▶ **Task objective**
Retype all the records with nothing changed.

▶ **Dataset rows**
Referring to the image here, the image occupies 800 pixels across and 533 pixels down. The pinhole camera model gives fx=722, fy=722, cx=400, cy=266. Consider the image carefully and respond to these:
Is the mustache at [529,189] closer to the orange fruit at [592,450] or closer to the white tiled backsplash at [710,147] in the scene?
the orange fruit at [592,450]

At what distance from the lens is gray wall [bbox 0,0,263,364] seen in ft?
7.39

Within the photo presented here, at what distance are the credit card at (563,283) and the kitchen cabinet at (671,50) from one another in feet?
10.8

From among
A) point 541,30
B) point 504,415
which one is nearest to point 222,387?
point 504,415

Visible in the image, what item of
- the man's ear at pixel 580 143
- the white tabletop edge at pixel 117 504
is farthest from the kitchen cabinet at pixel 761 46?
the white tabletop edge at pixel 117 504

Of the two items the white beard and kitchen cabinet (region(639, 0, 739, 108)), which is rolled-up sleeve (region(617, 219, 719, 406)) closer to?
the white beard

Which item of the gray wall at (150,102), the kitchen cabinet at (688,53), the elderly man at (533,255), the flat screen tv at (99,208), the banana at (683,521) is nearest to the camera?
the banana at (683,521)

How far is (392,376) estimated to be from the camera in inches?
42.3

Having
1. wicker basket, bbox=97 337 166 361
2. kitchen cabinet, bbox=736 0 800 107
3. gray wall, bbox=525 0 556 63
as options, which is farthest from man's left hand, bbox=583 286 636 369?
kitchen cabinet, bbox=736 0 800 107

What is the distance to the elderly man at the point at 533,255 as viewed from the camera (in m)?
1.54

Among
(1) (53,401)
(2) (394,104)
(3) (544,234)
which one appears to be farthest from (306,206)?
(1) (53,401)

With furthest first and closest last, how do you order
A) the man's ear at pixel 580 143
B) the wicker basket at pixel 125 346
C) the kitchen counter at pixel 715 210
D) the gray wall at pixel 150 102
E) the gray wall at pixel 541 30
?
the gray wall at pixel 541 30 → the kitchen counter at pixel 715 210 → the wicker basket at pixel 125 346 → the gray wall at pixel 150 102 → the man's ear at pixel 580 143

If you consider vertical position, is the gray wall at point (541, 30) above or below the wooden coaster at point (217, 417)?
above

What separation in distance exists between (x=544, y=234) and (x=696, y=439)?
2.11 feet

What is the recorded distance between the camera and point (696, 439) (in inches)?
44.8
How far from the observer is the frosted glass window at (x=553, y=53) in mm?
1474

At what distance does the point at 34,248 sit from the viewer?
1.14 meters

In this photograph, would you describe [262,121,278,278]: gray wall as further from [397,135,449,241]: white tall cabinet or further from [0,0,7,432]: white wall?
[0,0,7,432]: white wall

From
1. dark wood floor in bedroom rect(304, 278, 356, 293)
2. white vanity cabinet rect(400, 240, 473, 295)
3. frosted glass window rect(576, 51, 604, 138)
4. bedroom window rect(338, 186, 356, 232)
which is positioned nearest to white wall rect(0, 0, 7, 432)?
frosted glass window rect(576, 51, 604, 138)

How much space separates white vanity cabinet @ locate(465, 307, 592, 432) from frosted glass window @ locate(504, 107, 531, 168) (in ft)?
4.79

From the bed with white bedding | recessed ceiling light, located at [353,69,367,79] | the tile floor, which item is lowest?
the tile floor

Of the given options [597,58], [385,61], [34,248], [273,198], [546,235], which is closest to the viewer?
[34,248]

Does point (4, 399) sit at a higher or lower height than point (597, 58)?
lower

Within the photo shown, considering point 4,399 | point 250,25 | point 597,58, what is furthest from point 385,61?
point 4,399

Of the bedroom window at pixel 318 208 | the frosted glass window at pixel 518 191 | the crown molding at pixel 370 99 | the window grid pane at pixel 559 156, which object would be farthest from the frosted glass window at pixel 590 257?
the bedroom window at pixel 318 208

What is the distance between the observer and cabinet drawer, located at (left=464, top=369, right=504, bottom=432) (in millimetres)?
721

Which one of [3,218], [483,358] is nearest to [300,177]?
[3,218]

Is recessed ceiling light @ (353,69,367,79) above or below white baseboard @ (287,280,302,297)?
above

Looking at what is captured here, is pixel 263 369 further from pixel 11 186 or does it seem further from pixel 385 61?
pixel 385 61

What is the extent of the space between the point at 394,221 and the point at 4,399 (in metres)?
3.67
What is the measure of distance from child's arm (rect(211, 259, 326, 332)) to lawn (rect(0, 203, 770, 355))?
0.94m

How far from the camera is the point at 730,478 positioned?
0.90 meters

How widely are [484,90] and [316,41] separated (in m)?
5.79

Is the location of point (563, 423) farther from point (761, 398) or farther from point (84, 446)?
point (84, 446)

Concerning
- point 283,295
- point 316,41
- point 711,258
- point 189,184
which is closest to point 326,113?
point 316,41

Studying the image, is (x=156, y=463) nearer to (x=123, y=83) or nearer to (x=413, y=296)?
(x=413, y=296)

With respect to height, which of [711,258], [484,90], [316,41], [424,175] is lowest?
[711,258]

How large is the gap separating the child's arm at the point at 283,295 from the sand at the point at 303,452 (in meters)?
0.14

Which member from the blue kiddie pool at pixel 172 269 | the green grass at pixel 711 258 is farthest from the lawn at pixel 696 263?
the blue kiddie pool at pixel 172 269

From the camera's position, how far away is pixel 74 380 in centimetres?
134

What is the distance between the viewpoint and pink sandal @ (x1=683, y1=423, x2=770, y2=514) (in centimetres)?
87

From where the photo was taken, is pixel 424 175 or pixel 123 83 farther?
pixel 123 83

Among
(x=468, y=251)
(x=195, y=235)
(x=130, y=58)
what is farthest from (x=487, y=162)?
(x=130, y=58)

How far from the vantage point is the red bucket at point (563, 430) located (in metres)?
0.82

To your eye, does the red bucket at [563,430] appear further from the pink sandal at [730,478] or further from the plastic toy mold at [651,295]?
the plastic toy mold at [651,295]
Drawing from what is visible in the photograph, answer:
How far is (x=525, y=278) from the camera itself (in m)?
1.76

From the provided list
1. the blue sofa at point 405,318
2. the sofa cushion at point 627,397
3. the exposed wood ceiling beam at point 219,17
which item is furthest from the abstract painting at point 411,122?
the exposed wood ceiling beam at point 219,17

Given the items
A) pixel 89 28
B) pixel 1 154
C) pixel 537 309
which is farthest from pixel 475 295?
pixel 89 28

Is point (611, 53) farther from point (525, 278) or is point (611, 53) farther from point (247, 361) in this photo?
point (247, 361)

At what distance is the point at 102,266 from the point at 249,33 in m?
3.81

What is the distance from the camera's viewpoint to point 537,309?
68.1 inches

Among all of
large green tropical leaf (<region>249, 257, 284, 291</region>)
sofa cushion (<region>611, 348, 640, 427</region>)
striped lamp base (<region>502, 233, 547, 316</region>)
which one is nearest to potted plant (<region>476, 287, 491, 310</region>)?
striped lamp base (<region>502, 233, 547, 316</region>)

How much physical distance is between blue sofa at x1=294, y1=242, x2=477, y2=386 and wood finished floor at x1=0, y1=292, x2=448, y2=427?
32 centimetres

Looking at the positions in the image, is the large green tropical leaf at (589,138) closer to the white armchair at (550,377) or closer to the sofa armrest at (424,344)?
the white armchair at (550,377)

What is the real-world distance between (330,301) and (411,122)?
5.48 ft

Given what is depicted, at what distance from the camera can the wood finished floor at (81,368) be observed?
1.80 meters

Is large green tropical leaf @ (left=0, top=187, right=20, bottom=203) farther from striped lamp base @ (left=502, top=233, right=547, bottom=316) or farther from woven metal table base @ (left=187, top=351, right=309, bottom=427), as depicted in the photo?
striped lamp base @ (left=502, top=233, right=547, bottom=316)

▶ **Solution for this problem**
Referring to the image here, the image occupies 800 pixels across and 533 pixels down. The pinhole camera model gives fx=722, fy=722, cx=400, cy=266. Consider the image carefully and respond to these:
Is the mustache at [529,189] closer to the orange fruit at [592,450] or closer to the white tiled backsplash at [710,147] in the scene?
the orange fruit at [592,450]

At what distance from the lens is gray wall [bbox 0,0,263,364] seen in ft?
7.39

Within the photo presented here, at what distance are the credit card at (563,283) and the kitchen cabinet at (671,50) from one another in feet?
10.8

From among
A) point 541,30
B) point 504,415
which one is nearest to point 222,387?
point 504,415

Visible in the image, what item of
- the man's ear at pixel 580 143
- the white tabletop edge at pixel 117 504
is farthest from the kitchen cabinet at pixel 761 46?
the white tabletop edge at pixel 117 504

Of the two items the white beard and kitchen cabinet (region(639, 0, 739, 108)), which is rolled-up sleeve (region(617, 219, 719, 406)) closer to?
the white beard

Which item of the gray wall at (150,102), the kitchen cabinet at (688,53), the elderly man at (533,255), the flat screen tv at (99,208), the banana at (683,521) is nearest to the camera?
the banana at (683,521)

How far is (392,376) estimated to be from the camera in inches?
42.3

Having
1. wicker basket, bbox=97 337 166 361
2. kitchen cabinet, bbox=736 0 800 107
3. gray wall, bbox=525 0 556 63
as options, which is farthest from man's left hand, bbox=583 286 636 369?
kitchen cabinet, bbox=736 0 800 107

What is the distance to the elderly man at the point at 533,255 as viewed from the camera (in m)?
1.54

Among
(1) (53,401)
(2) (394,104)
(3) (544,234)
which one appears to be farthest from (306,206)?
(1) (53,401)

With furthest first and closest last, how do you order
A) the man's ear at pixel 580 143
B) the wicker basket at pixel 125 346
C) the kitchen counter at pixel 715 210
D) the gray wall at pixel 150 102
E) the gray wall at pixel 541 30
?
the gray wall at pixel 541 30 → the kitchen counter at pixel 715 210 → the wicker basket at pixel 125 346 → the gray wall at pixel 150 102 → the man's ear at pixel 580 143

If you consider vertical position, is the gray wall at point (541, 30) above or below the wooden coaster at point (217, 417)?
above

What separation in distance exists between (x=544, y=234) and (x=696, y=439)?
2.11 feet

What is the recorded distance between the camera and point (696, 439) (in inches)?
44.8
How far from the observer is the frosted glass window at (x=553, y=53) in mm?
1474

At what distance does the point at 34,248 sit from the viewer?
1.14 meters

In this photograph, would you describe [262,121,278,278]: gray wall as further from [397,135,449,241]: white tall cabinet or further from [0,0,7,432]: white wall?
[0,0,7,432]: white wall

From
1. dark wood floor in bedroom rect(304, 278, 356, 293)
2. white vanity cabinet rect(400, 240, 473, 295)
3. frosted glass window rect(576, 51, 604, 138)
4. bedroom window rect(338, 186, 356, 232)
which is positioned nearest to white wall rect(0, 0, 7, 432)?
frosted glass window rect(576, 51, 604, 138)

How much space separates white vanity cabinet @ locate(465, 307, 592, 432) from frosted glass window @ locate(504, 107, 531, 168) (in ft)?
4.79

From the bed with white bedding | recessed ceiling light, located at [353,69,367,79] | the tile floor, which item is lowest?
the tile floor

Of the given options [597,58], [385,61], [34,248], [273,198], [546,235], which is closest to the viewer?
[34,248]

Does point (4, 399) sit at a higher or lower height than point (597, 58)?
lower

Within the photo shown, considering point 4,399 | point 250,25 | point 597,58, what is furthest from point 385,61?
point 4,399

Of the bedroom window at pixel 318 208 | the frosted glass window at pixel 518 191 | the crown molding at pixel 370 99 | the window grid pane at pixel 559 156, which object would be farthest from the frosted glass window at pixel 590 257?
the bedroom window at pixel 318 208

What is the distance between the observer and cabinet drawer, located at (left=464, top=369, right=504, bottom=432) (in millimetres)?
721

Which one of [3,218], [483,358] is nearest to [300,177]?
[3,218]

Is recessed ceiling light @ (353,69,367,79) above or below white baseboard @ (287,280,302,297)?
above

Looking at what is captured here, is pixel 263 369 further from pixel 11 186 or does it seem further from pixel 385 61?
pixel 385 61

What is the extent of the space between the point at 394,221 and the point at 4,399 (in metres)?
3.67
What is the measure of distance from child's arm (rect(211, 259, 326, 332)) to lawn (rect(0, 203, 770, 355))?
0.94m

How far from the camera is the point at 730,478 positioned?
0.90 meters

How widely are [484,90] and [316,41] separated (in m)?
5.79

Is the location of point (563, 423) farther from point (761, 398) or farther from point (84, 446)?
point (84, 446)

Concerning
- point 283,295
- point 316,41
- point 711,258
- point 189,184
which is closest to point 326,113?
point 316,41

Studying the image, is (x=156, y=463) nearer to (x=123, y=83) or nearer to (x=413, y=296)?
(x=413, y=296)

With respect to height, which of [711,258], [484,90], [316,41], [424,175] is lowest?
[711,258]

How large is the gap separating the child's arm at the point at 283,295 from the sand at the point at 303,452 (in meters)?
0.14

Which member from the blue kiddie pool at pixel 172 269 | the green grass at pixel 711 258 is farthest from the lawn at pixel 696 263?
the blue kiddie pool at pixel 172 269

From the camera's position, how far away is pixel 74 380 in centimetres?
134

What is the distance between the viewpoint and pink sandal @ (x1=683, y1=423, x2=770, y2=514) (in centimetres)?
87

From where the photo was taken, is pixel 424 175 or pixel 123 83 farther?
pixel 123 83

Among
(x=468, y=251)
(x=195, y=235)
(x=130, y=58)
what is farthest from (x=487, y=162)?
(x=130, y=58)

How far from the vantage point is the red bucket at point (563, 430) located (in metres)?
0.82

To your eye, does the red bucket at [563,430] appear further from the pink sandal at [730,478] or further from the plastic toy mold at [651,295]?
the plastic toy mold at [651,295]
Drawing from what is visible in the photograph, answer:
How far is (x=525, y=278) from the camera itself (in m)?
1.76

From the provided list
1. the blue sofa at point 405,318
2. the sofa cushion at point 627,397
3. the exposed wood ceiling beam at point 219,17
which item is furthest from the abstract painting at point 411,122?
the exposed wood ceiling beam at point 219,17

Given the items
A) pixel 89 28
B) pixel 1 154
C) pixel 537 309
which is farthest from pixel 475 295?
pixel 89 28

Is point (611, 53) farther from point (525, 278) or is point (611, 53) farther from point (247, 361) in this photo?
point (247, 361)

At what distance is the point at 102,266 from the point at 249,33 in m?
3.81

What is the distance from the camera's viewpoint to point 537,309?
68.1 inches

Among all of
large green tropical leaf (<region>249, 257, 284, 291</region>)
sofa cushion (<region>611, 348, 640, 427</region>)
striped lamp base (<region>502, 233, 547, 316</region>)
which one is nearest to potted plant (<region>476, 287, 491, 310</region>)?
striped lamp base (<region>502, 233, 547, 316</region>)

How much physical distance is between blue sofa at x1=294, y1=242, x2=477, y2=386 and wood finished floor at x1=0, y1=292, x2=448, y2=427?
32 centimetres

Looking at the positions in the image, is the large green tropical leaf at (589,138) closer to the white armchair at (550,377) or closer to the sofa armrest at (424,344)?
the white armchair at (550,377)

What is the real-world distance between (330,301) and (411,122)?
5.48 ft

Given what is depicted, at what distance from the camera can the wood finished floor at (81,368) be observed?
1.80 meters

Is large green tropical leaf @ (left=0, top=187, right=20, bottom=203) farther from striped lamp base @ (left=502, top=233, right=547, bottom=316) or farther from woven metal table base @ (left=187, top=351, right=309, bottom=427), as depicted in the photo?
striped lamp base @ (left=502, top=233, right=547, bottom=316)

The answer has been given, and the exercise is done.